They actually offered me an alternative placement at another school in our district, for which I will schedule an observation....BUT
G will go to his home school. Here is why:
1) he expects to be in school there next year
2) Nic expects him to be there
3) they will ride the big bus together
4) they didn't realize they told me at the beginning of the meeting that the alternative placement had lower functioning kids and was actually a segregated class the first part of the day
5) They told me at the end "Well, G would be the only K'er in our school with ASD."
6) I really don't care if he's the only kid at that level with ASD--they have the supports in place at that school for him anyway and
7) there will be at least 3 more kids dx'ed in his class by 2nd grade if current trends hold.
So. I will humor them and see this other placement. But my mind is made up.
They will have to knock my socks clean into the washing machine and turn the damn thing on to change my mind.
Nic had a good couple weeks despite having had a sub in school. Yesterday he came home and asked to go to the local 'fountain store' (mall) for elevator adventures, and we somehow managed to be there for three hours. (Well, the new UP books were at the bookstore and they had to read every last one of them....) Dh brought home pizza, and we arrived almost exactly the same time he did, so that worked out all right.
We did a post mortem of the IEP after the kids left the table, and as usual he called me 'strident', 'unyielding', 'stubborn', and all the usual flattering things post IEP meeting. He didn't have anything to say, which was probably good, because every one has learned to fear him opening his mouth at these meetings, and G's teacher was there to back me up on all the points I disagreed with in the evaluation report.

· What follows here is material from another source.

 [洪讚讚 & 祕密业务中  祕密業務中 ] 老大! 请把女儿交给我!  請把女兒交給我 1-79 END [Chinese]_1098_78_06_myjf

It was a good meeting, but I will think it brilliant once I have the NOREP with the placement I want and with the services G needs in it.
Okay, much to do around here, so may as well get to it. Going up to MIL's for dinner and so far no suggestion of her coming back with us. I had to meet BIL and wife in town to notarize some paperwork or other at the Italian consulate. Talk was stilted. I think they blame me for a lot of stuff, starting with my kids' issues and ending with DH's relative estrangement from them.

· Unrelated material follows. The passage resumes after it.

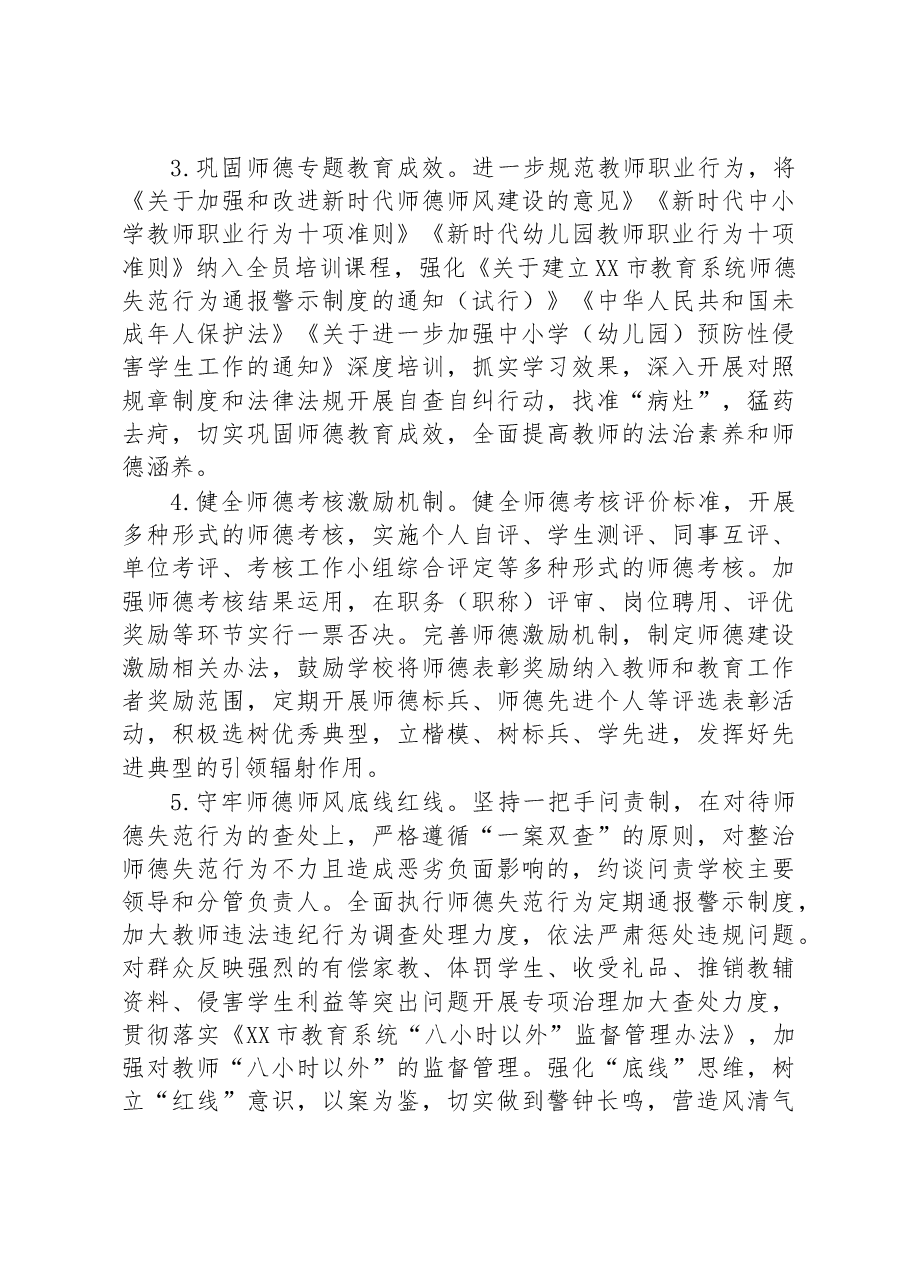 某市2023年师德师风建设工作计划.docx，第2页预览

I already said that I am NOT managing the latter--DH is, and whatever his relationship is or isn't with BIL or MIL is not my doing. That DH has chosen me is the beginning and end of discussion. He had to see some things on his own and make his own decisions about how to handle it/them.
I don't get a vote in those matters--nor should I.

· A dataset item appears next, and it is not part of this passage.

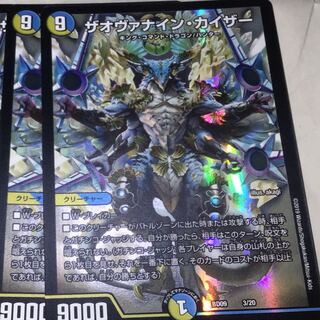 2枚 ザオヴァナインカイザー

So am I feeling some guilt? No, guilt's not the right word. Regret maybe. Regret that everything they do is SO either-or, no room for compromise, really no room for anyone but them. If you are not for them, you are against them, so they think.
You know, life is REALLY not that simple.
But they are. And we have to live with that.
On a cheerier note, my buddy from Maryland invited us down to her digs when school lets out. We have Nic's first CYO breakfast tomorrow, and he's coming out with me this am for breakfast and errands with a friend. G is going to tee-ball with DH, then we'll all meet up to go swimming and have lunch after.
And I signed the boys up for tennis. I think we're doing ok.